Accessing csv file in Azure blob storage via Rstudio Server with Sparklyr spark_read_csv()

I have provisioned an Azure HDInsight cluster type ML Services (R Server), operating system Linux, version ML Services 9.3 on Spark 2.2 with Java 8 HDI 3.6.

Within Rstudio Server I am trying to read in a csv file from my blob storage.
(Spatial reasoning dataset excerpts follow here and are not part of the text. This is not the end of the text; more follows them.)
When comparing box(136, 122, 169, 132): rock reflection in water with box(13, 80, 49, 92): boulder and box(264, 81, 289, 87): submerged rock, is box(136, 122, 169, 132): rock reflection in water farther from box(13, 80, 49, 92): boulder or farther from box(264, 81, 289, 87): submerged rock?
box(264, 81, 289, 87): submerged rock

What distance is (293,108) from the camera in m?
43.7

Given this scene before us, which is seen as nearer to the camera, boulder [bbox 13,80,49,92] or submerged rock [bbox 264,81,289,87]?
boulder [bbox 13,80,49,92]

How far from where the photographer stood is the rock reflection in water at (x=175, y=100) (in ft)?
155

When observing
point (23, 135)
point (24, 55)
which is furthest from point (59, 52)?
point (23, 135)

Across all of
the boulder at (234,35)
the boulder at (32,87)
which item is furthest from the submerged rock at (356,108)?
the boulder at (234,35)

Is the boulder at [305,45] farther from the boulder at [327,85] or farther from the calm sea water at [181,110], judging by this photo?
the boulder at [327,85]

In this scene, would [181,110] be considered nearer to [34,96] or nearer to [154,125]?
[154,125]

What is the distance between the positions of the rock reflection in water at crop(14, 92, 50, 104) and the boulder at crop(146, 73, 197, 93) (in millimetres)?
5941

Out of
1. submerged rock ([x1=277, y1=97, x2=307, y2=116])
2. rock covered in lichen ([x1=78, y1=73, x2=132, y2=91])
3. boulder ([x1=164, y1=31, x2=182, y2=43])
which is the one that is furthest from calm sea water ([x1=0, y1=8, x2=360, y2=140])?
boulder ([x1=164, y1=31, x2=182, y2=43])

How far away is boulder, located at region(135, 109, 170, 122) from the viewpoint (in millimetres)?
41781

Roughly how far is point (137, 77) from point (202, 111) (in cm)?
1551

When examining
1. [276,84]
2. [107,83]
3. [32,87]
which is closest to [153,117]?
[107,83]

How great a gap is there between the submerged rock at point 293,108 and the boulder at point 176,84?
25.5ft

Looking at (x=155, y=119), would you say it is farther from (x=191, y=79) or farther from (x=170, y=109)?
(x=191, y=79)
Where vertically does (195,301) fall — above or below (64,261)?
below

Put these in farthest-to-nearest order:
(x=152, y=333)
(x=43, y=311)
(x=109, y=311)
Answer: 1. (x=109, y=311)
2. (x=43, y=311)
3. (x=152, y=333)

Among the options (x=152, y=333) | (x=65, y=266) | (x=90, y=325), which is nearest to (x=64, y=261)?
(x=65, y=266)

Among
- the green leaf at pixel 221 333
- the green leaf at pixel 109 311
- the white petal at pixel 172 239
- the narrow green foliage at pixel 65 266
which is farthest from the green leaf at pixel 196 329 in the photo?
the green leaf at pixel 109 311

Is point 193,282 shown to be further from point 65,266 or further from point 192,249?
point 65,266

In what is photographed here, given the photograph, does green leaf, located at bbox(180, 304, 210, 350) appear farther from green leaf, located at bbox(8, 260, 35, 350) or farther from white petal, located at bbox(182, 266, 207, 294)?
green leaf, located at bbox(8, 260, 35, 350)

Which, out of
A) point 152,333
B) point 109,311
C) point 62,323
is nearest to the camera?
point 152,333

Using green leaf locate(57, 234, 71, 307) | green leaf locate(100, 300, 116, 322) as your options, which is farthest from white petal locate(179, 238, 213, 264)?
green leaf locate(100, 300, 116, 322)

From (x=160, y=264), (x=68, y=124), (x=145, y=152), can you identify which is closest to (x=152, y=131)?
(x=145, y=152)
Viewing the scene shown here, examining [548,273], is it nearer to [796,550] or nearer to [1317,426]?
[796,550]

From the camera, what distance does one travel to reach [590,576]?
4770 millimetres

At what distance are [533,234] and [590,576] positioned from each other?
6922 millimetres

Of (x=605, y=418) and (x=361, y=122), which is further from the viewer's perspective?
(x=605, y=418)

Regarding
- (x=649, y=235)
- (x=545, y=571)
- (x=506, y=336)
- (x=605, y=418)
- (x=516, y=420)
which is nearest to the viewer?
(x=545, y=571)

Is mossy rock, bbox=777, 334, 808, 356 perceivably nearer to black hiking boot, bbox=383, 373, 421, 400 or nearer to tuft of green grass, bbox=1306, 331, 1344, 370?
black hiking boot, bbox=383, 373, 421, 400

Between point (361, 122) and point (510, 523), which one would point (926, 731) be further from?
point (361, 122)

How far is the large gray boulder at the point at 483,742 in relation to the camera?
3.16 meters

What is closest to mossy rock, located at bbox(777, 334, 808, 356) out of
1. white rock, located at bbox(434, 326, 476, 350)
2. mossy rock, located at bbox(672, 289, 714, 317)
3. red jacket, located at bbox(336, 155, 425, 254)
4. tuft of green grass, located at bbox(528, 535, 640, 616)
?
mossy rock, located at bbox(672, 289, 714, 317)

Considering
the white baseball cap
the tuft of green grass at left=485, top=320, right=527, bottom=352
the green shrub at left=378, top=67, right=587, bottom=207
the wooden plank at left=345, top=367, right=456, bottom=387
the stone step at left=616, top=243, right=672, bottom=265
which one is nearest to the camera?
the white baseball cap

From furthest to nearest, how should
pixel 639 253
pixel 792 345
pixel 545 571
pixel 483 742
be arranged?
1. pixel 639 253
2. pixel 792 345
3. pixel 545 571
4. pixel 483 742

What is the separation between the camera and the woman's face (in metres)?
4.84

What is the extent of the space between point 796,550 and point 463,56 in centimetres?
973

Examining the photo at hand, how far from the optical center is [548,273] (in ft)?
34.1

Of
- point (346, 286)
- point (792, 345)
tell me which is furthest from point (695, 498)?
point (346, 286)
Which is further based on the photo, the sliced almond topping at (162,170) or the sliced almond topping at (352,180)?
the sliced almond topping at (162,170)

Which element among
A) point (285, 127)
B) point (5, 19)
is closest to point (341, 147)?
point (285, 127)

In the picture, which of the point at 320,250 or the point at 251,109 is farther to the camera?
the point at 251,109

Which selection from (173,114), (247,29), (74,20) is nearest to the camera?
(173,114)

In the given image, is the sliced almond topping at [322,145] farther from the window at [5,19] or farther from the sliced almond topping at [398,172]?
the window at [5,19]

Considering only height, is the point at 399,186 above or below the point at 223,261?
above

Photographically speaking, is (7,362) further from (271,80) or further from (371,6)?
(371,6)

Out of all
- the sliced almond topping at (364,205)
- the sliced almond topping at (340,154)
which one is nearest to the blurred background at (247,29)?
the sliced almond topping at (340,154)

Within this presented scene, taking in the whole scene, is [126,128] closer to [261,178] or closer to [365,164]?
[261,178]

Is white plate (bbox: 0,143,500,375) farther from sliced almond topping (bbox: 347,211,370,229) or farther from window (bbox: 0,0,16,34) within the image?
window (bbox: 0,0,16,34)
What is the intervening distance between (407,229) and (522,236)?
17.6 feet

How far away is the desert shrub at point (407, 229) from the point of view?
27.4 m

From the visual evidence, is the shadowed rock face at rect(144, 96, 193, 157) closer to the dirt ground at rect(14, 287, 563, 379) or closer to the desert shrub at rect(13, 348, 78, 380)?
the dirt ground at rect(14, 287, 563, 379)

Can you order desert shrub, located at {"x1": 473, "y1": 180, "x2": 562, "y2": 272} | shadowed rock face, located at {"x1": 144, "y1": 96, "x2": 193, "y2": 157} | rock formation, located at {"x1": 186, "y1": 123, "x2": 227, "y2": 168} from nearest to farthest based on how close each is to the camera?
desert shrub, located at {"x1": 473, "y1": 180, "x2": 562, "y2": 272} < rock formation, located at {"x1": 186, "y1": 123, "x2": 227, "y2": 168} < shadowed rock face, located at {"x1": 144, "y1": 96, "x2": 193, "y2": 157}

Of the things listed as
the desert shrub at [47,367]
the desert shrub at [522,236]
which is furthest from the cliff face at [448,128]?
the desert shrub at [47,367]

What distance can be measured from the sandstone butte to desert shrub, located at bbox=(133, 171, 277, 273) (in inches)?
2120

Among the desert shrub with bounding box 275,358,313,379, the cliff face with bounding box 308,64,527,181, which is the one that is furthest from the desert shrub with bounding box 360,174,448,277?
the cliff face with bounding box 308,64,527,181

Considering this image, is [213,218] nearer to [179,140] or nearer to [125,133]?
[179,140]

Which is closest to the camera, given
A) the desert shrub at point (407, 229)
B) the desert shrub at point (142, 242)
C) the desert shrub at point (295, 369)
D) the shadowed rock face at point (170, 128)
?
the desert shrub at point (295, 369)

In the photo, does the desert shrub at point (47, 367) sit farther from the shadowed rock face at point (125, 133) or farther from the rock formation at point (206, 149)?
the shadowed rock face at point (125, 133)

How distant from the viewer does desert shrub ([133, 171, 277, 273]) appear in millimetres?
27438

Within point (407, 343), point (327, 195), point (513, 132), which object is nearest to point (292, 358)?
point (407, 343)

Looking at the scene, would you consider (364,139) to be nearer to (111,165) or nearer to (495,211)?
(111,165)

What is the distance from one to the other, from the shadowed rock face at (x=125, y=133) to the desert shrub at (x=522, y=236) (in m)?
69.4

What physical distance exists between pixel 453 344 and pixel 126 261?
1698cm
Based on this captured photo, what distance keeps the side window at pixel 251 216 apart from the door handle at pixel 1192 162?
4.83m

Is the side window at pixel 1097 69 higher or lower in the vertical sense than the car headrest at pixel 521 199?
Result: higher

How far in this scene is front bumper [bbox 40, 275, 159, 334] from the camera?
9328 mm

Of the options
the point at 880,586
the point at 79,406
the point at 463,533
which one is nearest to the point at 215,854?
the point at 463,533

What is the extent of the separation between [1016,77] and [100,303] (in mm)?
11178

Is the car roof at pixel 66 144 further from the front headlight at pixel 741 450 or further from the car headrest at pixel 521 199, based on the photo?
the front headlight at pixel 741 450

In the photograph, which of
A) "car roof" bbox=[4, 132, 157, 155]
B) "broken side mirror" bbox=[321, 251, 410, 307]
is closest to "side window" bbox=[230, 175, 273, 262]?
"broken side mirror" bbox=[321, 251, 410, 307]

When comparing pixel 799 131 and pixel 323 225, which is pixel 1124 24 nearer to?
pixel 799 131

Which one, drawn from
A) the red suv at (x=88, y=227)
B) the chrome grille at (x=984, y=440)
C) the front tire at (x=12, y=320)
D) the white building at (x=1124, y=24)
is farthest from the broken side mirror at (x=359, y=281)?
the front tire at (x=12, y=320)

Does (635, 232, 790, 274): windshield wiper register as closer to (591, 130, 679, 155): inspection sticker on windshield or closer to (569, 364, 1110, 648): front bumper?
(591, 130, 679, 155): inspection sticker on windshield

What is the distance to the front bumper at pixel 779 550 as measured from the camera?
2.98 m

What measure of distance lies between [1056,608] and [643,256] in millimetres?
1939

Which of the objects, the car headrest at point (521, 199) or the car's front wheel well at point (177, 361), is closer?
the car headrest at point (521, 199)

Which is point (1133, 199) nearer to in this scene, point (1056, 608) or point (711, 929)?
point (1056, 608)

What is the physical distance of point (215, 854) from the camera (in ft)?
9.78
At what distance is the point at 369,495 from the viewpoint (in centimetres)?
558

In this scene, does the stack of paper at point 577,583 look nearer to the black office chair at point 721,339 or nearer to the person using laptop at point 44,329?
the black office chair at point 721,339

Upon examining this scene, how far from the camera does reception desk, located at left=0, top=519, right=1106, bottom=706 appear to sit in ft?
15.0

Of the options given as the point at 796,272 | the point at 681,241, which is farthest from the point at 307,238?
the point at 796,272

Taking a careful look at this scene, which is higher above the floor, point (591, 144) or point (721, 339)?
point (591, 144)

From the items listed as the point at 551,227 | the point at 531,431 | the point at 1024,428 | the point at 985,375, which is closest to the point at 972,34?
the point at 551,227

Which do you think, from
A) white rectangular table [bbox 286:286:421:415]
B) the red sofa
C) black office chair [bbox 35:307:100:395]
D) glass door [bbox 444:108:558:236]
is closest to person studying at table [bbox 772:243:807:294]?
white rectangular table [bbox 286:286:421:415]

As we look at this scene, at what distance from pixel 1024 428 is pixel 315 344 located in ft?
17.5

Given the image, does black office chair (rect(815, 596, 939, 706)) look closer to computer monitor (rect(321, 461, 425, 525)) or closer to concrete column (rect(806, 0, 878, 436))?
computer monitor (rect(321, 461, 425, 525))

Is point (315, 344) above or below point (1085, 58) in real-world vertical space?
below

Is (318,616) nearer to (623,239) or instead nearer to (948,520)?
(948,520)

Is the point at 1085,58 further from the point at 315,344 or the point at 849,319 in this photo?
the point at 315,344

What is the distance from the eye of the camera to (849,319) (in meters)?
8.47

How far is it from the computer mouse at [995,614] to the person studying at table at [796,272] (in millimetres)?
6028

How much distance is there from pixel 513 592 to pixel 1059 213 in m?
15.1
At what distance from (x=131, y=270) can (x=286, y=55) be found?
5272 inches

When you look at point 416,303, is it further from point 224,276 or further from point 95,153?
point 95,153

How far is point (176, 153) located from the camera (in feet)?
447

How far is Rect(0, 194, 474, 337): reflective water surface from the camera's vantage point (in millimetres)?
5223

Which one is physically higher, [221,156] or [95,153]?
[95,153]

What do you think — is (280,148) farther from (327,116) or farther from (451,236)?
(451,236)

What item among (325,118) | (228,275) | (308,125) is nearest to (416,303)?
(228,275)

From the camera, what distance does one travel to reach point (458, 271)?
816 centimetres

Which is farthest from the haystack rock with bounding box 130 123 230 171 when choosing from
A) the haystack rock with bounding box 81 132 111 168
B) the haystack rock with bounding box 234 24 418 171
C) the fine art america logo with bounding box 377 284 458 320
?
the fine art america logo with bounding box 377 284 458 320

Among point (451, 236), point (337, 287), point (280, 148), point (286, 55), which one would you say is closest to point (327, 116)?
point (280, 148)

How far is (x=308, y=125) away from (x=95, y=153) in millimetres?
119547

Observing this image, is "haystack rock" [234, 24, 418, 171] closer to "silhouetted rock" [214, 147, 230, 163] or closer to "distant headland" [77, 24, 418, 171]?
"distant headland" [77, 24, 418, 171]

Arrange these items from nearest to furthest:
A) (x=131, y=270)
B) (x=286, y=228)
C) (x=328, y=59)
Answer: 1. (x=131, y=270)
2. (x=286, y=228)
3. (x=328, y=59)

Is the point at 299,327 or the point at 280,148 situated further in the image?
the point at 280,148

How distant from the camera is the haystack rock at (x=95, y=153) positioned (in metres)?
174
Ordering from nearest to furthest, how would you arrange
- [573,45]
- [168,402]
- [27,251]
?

origins <- file.path("wasb://MYDefaultContainer@MyStorageAccount.blob.core.windows.net",
                     "user/RevoShare")
df2 <- spark_read_csv(sc,
                     path = origins,
                     name = 'Nov-MD-Dan',
                     memory = FALSE)

When I run this I get the following error

Error: java.lang.IllegalArgumentException: invalid method csv for object 235
	at sparklyr.Invoke$.invoke(invoke.scala:122)
	at sparklyr.StreamHandler$.handleMethodCall(stream.scala:97)
	at sparklyr.StreamHandler$.read(stream.scala:62)
	at sparklyr.BackendHandler.channelRead0(handler.scala:52)
	at sparklyr.BackendHandler.channelRead0(handler.scala:14)
	at io.netty.channel.SimpleChannelInboundHandler.channelRead(SimpleChannelInboundHandler.java:105)
	at io.netty.channel.AbstractChannelHandlerContext.invokeChannelRead(AbstractChannelHandlerContext.java:308)
	at io.netty.channel.AbstractChannelHandlerContext.fireChannelRead(AbstractChannelHandlerContext.java:294)
	at io.netty.handler.codec.MessageToMessageDecoder.channelRead(MessageToMessageDecoder.java:103)
	at io.netty.channel.AbstractChannelHandlerContext.invokeChannelRead(AbstractChannelHandlerContext.java:308)
	at io.netty.channel.AbstractChannelHandlerContext.fireChannelRead(AbstractChannelHandlerContext.java:294)
	at io.netty.handler.codec.ByteToMessageDecoder.channelRead(ByteToMessageDecoder.java:244)
	at io.netty.channel.AbstractChannelHandlerContext.invokeChannelRead(AbstractChannelHandlerContext.java:308)
	at io.netty.channel.AbstractChannelHandlerContext.fireChannelRead(AbstractChannelHandlerContext.java:294)
	at io.netty.channel.DefaultChannelPipeline.fireChannelRead(DefaultChannelPipeline.java:846)
	at io.netty.channel.nio.AbstractNioByteChannel$NioByteUnsafe.read(AbstractNioByteChannel.java:131)
	at io.netty.channel.nio.NioEventLoop.processSelectedKey(NioEventLoop.java:511)
	at io.netty.channel.nio.NioEventLoop.processSelectedKeysOptimized(NioEventLoop.java:468)
	at io.netty.channel.nio.NioEventLoop.processSelectedKeys(NioEventLoop.java:382)
	at io.netty.channel.nio.NioEventLoop.run(NioEventLoop.java:354)
	at io.netty.util.concurrent.SingleThreadEventExecutor$2.run(SingleThreadEventExecutor.java:111)
	at io.netty.util.concurrent.DefaultThreadFactory$DefaultRunnableDecorator.run(DefaultThreadFactory.java:137)
	at java.lang.Thread.run(Thread.java:748)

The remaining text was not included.